> _Work instructions_
Would you extract the whole listing below and retype it exactly?

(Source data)
######

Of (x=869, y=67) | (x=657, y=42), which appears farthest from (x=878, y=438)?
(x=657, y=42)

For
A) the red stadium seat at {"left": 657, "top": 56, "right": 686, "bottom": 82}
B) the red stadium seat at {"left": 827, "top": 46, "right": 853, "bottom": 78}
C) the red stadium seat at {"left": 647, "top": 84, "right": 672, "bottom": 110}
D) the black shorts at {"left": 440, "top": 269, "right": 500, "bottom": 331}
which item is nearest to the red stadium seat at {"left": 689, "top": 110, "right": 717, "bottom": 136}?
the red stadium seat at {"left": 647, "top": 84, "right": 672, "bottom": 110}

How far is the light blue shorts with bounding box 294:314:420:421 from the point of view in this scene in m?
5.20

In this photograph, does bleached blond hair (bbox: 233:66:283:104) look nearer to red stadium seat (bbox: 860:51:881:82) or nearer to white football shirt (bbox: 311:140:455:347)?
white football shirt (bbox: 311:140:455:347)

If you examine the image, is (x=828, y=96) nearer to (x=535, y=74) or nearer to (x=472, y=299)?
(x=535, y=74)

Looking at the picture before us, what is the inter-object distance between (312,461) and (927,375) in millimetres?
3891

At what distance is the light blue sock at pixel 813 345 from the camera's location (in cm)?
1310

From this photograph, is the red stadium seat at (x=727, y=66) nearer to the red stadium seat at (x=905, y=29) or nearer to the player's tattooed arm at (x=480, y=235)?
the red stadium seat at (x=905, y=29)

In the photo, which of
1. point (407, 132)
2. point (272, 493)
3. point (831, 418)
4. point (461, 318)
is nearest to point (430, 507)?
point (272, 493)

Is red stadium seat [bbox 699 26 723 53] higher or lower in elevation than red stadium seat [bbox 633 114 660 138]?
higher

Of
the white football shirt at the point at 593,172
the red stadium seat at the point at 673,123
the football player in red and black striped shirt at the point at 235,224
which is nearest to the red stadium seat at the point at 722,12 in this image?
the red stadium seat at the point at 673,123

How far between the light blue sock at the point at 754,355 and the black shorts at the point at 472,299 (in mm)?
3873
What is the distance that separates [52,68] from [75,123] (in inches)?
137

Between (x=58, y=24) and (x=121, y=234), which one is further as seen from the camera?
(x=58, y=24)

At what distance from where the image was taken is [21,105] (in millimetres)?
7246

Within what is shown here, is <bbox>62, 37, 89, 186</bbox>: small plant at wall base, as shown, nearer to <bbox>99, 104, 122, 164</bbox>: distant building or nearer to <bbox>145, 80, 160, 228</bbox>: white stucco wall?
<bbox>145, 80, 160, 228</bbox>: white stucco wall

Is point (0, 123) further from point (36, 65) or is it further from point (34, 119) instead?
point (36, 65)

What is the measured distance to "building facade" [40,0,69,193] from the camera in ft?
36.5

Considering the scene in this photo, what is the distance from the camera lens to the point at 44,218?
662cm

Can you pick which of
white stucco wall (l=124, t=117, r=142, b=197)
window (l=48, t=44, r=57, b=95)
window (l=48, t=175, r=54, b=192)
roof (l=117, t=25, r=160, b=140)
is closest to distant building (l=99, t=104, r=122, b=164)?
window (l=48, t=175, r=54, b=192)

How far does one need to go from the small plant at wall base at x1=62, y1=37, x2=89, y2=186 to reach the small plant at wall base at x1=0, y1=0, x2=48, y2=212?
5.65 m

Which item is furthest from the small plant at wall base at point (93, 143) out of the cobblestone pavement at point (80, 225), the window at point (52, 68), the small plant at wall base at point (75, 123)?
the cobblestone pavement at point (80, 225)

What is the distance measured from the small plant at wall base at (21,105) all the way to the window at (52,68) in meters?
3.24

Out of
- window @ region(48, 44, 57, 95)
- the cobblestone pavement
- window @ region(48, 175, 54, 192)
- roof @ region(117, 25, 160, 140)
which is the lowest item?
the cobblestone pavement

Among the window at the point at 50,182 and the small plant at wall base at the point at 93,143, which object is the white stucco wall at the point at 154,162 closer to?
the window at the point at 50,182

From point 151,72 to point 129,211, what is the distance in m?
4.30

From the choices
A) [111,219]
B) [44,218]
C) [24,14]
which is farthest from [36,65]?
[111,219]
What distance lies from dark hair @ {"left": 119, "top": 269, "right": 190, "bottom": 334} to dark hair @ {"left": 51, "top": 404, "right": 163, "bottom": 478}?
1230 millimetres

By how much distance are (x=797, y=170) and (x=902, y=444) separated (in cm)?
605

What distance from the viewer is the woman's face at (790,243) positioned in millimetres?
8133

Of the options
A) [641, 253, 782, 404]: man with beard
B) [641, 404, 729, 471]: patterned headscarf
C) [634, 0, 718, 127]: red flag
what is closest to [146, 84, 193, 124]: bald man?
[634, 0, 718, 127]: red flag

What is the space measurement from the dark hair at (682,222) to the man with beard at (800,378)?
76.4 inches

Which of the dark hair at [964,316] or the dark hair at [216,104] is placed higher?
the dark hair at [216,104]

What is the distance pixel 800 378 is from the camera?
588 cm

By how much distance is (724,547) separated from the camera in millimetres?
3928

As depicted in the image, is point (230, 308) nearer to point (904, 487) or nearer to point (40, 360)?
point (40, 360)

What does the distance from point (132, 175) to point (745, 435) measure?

######

> _Complete answer_
Of (x=869, y=67) | (x=657, y=42), which appears farthest from (x=878, y=438)?
(x=657, y=42)

For
A) the red stadium seat at {"left": 657, "top": 56, "right": 686, "bottom": 82}
B) the red stadium seat at {"left": 827, "top": 46, "right": 853, "bottom": 78}
C) the red stadium seat at {"left": 647, "top": 84, "right": 672, "bottom": 110}
D) the black shorts at {"left": 440, "top": 269, "right": 500, "bottom": 331}
which item is nearest to the red stadium seat at {"left": 689, "top": 110, "right": 717, "bottom": 136}?
the red stadium seat at {"left": 647, "top": 84, "right": 672, "bottom": 110}

How far is the light blue shorts with bounding box 294:314:420:421 from the point of view in this scene in m?
5.20

In this photograph, does bleached blond hair (bbox: 233:66:283:104) look nearer to red stadium seat (bbox: 860:51:881:82) or nearer to white football shirt (bbox: 311:140:455:347)?
white football shirt (bbox: 311:140:455:347)

If you examine the image, is (x=828, y=96) nearer to (x=535, y=74) or nearer to (x=472, y=299)?
(x=535, y=74)

Looking at the picture before us, what is the inter-object distance between (312,461) and (927,375) in millimetres?
3891

At what distance is the light blue sock at pixel 813 345 from the camera's location (in cm)?
1310

From this photograph, is the red stadium seat at (x=727, y=66) nearer to the red stadium seat at (x=905, y=29) or nearer to the player's tattooed arm at (x=480, y=235)?
the red stadium seat at (x=905, y=29)

In the photo, which of
1. point (407, 132)
2. point (272, 493)
3. point (831, 418)
4. point (461, 318)
is nearest to point (430, 507)?
point (272, 493)

Is red stadium seat [bbox 699 26 723 53] higher or lower in elevation than red stadium seat [bbox 633 114 660 138]?
higher

Of
the white football shirt at the point at 593,172
the red stadium seat at the point at 673,123
the football player in red and black striped shirt at the point at 235,224
which is nearest to the red stadium seat at the point at 722,12 in this image?
the red stadium seat at the point at 673,123

How far between the light blue sock at the point at 754,355 and the black shorts at the point at 472,299 (in mm)?
3873
What is the distance that separates [52,68] from [75,123] (in inches)?
137

Between (x=58, y=24) and (x=121, y=234), which one is further as seen from the camera?
(x=58, y=24)

At what distance from where the image was taken is [21,105] (in millimetres)?
7246

Within what is shown here, is <bbox>62, 37, 89, 186</bbox>: small plant at wall base, as shown, nearer to <bbox>99, 104, 122, 164</bbox>: distant building or nearer to <bbox>145, 80, 160, 228</bbox>: white stucco wall?
<bbox>145, 80, 160, 228</bbox>: white stucco wall

Is point (0, 123) further from point (36, 65) or is it further from point (34, 119) instead?
point (36, 65)

What is the measured distance to "building facade" [40,0,69,193] from the camera in ft?
36.5

Considering the scene in this photo, what is the distance from the camera lens to the point at 44,218?
662cm

Can you pick which of
white stucco wall (l=124, t=117, r=142, b=197)
window (l=48, t=44, r=57, b=95)
window (l=48, t=175, r=54, b=192)
roof (l=117, t=25, r=160, b=140)
is closest to distant building (l=99, t=104, r=122, b=164)?
window (l=48, t=175, r=54, b=192)

How far does one need to go from the small plant at wall base at x1=62, y1=37, x2=89, y2=186 to reach the small plant at wall base at x1=0, y1=0, x2=48, y2=212?
5.65 m

Which item is furthest from the small plant at wall base at point (93, 143) out of the cobblestone pavement at point (80, 225), the window at point (52, 68), the small plant at wall base at point (75, 123)?
the cobblestone pavement at point (80, 225)

What is the distance measured from the small plant at wall base at (21,105) all the way to the window at (52,68) in meters?
3.24

Out of
- window @ region(48, 44, 57, 95)
- the cobblestone pavement
- window @ region(48, 175, 54, 192)
- roof @ region(117, 25, 160, 140)
which is the lowest item?
the cobblestone pavement

Among the window at the point at 50,182 and the small plant at wall base at the point at 93,143, which object is the white stucco wall at the point at 154,162 closer to?
the window at the point at 50,182

From point 151,72 to point 129,211, what is the distance in m?
4.30

From the choices
A) [111,219]
B) [44,218]
C) [24,14]
which is farthest from [36,65]?
[111,219]
What distance lies from dark hair @ {"left": 119, "top": 269, "right": 190, "bottom": 334} to dark hair @ {"left": 51, "top": 404, "right": 163, "bottom": 478}?
1230 millimetres

By how much distance are (x=797, y=170) and (x=902, y=444) separated (in cm)?
605

What distance from the viewer is the woman's face at (790,243) positioned in millimetres?
8133

Of the options
A) [641, 253, 782, 404]: man with beard
B) [641, 404, 729, 471]: patterned headscarf
C) [634, 0, 718, 127]: red flag
what is closest to [146, 84, 193, 124]: bald man?
[634, 0, 718, 127]: red flag

What is the space measurement from the dark hair at (682,222) to the man with beard at (800,378)?
76.4 inches

Which of the dark hair at [964,316] or the dark hair at [216,104] is placed higher?
the dark hair at [216,104]

What is the distance pixel 800 378 is from the camera?
588 cm

By how much distance is (724,547) separated from the camera in millimetres?
3928

As depicted in the image, is point (230, 308) nearer to point (904, 487) or nearer to point (40, 360)?
point (40, 360)

What does the distance from point (132, 175) to point (745, 435) measure?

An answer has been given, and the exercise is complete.